**WHAT TO DO**: Your answer must be the records below, printed exactly.

**DATA EXTRACT**:
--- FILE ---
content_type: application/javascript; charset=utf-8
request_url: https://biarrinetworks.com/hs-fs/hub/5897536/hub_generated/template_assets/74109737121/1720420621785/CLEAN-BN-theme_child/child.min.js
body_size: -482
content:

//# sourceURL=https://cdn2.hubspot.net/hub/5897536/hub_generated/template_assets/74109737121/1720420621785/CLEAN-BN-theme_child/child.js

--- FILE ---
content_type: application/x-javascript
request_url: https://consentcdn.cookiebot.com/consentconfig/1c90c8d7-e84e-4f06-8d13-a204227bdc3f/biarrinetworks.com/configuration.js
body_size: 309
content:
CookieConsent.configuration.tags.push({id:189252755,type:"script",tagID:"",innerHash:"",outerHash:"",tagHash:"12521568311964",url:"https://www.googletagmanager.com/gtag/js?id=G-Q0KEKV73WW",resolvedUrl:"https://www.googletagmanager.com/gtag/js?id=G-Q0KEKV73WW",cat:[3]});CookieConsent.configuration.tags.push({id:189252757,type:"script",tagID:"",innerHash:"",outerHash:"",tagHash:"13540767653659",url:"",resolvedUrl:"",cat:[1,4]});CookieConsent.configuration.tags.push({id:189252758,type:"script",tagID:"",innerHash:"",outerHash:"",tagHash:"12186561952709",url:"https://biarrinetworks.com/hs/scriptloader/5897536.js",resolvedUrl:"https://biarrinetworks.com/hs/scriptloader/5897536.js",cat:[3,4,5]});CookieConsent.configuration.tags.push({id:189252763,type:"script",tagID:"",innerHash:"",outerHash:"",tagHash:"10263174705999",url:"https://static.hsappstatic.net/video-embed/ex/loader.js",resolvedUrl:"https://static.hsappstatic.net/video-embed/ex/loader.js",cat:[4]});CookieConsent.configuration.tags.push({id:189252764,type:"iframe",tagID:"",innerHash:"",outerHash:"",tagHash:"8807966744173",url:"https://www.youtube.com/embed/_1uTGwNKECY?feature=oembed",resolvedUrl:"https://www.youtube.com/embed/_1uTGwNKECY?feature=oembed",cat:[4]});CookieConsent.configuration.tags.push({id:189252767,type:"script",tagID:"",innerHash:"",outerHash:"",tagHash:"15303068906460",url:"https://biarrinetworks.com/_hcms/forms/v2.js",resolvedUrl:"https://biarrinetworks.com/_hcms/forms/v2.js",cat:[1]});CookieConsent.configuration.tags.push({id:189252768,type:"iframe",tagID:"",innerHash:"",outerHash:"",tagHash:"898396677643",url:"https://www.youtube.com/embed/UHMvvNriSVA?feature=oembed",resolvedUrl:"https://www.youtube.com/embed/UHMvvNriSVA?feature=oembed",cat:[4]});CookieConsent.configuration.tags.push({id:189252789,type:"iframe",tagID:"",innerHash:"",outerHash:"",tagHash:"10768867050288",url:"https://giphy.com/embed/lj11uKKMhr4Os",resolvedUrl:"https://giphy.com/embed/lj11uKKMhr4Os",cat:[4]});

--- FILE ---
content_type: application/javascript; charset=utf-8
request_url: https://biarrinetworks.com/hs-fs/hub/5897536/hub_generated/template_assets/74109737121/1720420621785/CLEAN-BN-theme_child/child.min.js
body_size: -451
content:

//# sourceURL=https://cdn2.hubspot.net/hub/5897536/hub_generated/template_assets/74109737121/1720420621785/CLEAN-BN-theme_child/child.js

**SOLUTION FOR THIS TASK**:
--- FILE ---
content_type: application/javascript; charset=utf-8
request_url: https://biarrinetworks.com/hs-fs/hub/5897536/hub_generated/template_assets/74109737121/1720420621785/CLEAN-BN-theme_child/child.min.js
body_size: -482
content:

//# sourceURL=https://cdn2.hubspot.net/hub/5897536/hub_generated/template_assets/74109737121/1720420621785/CLEAN-BN-theme_child/child.js

--- FILE ---
content_type: application/x-javascript
request_url: https://consentcdn.cookiebot.com/consentconfig/1c90c8d7-e84e-4f06-8d13-a204227bdc3f/biarrinetworks.com/configuration.js
body_size: 309
content:
CookieConsent.configuration.tags.push({id:189252755,type:"script",tagID:"",innerHash:"",outerHash:"",tagHash:"12521568311964",url:"https://www.googletagmanager.com/gtag/js?id=G-Q0KEKV73WW",resolvedUrl:"https://www.googletagmanager.com/gtag/js?id=G-Q0KEKV73WW",cat:[3]});CookieConsent.configuration.tags.push({id:189252757,type:"script",tagID:"",innerHash:"",outerHash:"",tagHash:"13540767653659",url:"",resolvedUrl:"",cat:[1,4]});CookieConsent.configuration.tags.push({id:189252758,type:"script",tagID:"",innerHash:"",outerHash:"",tagHash:"12186561952709",url:"https://biarrinetworks.com/hs/scriptloader/5897536.js",resolvedUrl:"https://biarrinetworks.com/hs/scriptloader/5897536.js",cat:[3,4,5]});CookieConsent.configuration.tags.push({id:189252763,type:"script",tagID:"",innerHash:"",outerHash:"",tagHash:"10263174705999",url:"https://static.hsappstatic.net/video-embed/ex/loader.js",resolvedUrl:"https://static.hsappstatic.net/video-embed/ex/loader.js",cat:[4]});CookieConsent.configuration.tags.push({id:189252764,type:"iframe",tagID:"",innerHash:"",outerHash:"",tagHash:"8807966744173",url:"https://www.youtube.com/embed/_1uTGwNKECY?feature=oembed",resolvedUrl:"https://www.youtube.com/embed/_1uTGwNKECY?feature=oembed",cat:[4]});CookieConsent.configuration.tags.push({id:189252767,type:"script",tagID:"",innerHash:"",outerHash:"",tagHash:"15303068906460",url:"https://biarrinetworks.com/_hcms/forms/v2.js",resolvedUrl:"https://biarrinetworks.com/_hcms/forms/v2.js",cat:[1]});CookieConsent.configuration.tags.push({id:189252768,type:"iframe",tagID:"",innerHash:"",outerHash:"",tagHash:"898396677643",url:"https://www.youtube.com/embed/UHMvvNriSVA?feature=oembed",resolvedUrl:"https://www.youtube.com/embed/UHMvvNriSVA?feature=oembed",cat:[4]});CookieConsent.configuration.tags.push({id:189252789,type:"iframe",tagID:"",innerHash:"",outerHash:"",tagHash:"10768867050288",url:"https://giphy.com/embed/lj11uKKMhr4Os",resolvedUrl:"https://giphy.com/embed/lj11uKKMhr4Os",cat:[4]});

--- FILE ---
content_type: application/javascript; charset=utf-8
request_url: https://biarrinetworks.com/hs-fs/hub/5897536/hub_generated/template_assets/74109737121/1720420621785/CLEAN-BN-theme_child/child.min.js
body_size: -451
content:

//# sourceURL=https://cdn2.hubspot.net/hub/5897536/hub_generated/template_assets/74109737121/1720420621785/CLEAN-BN-theme_child/child.js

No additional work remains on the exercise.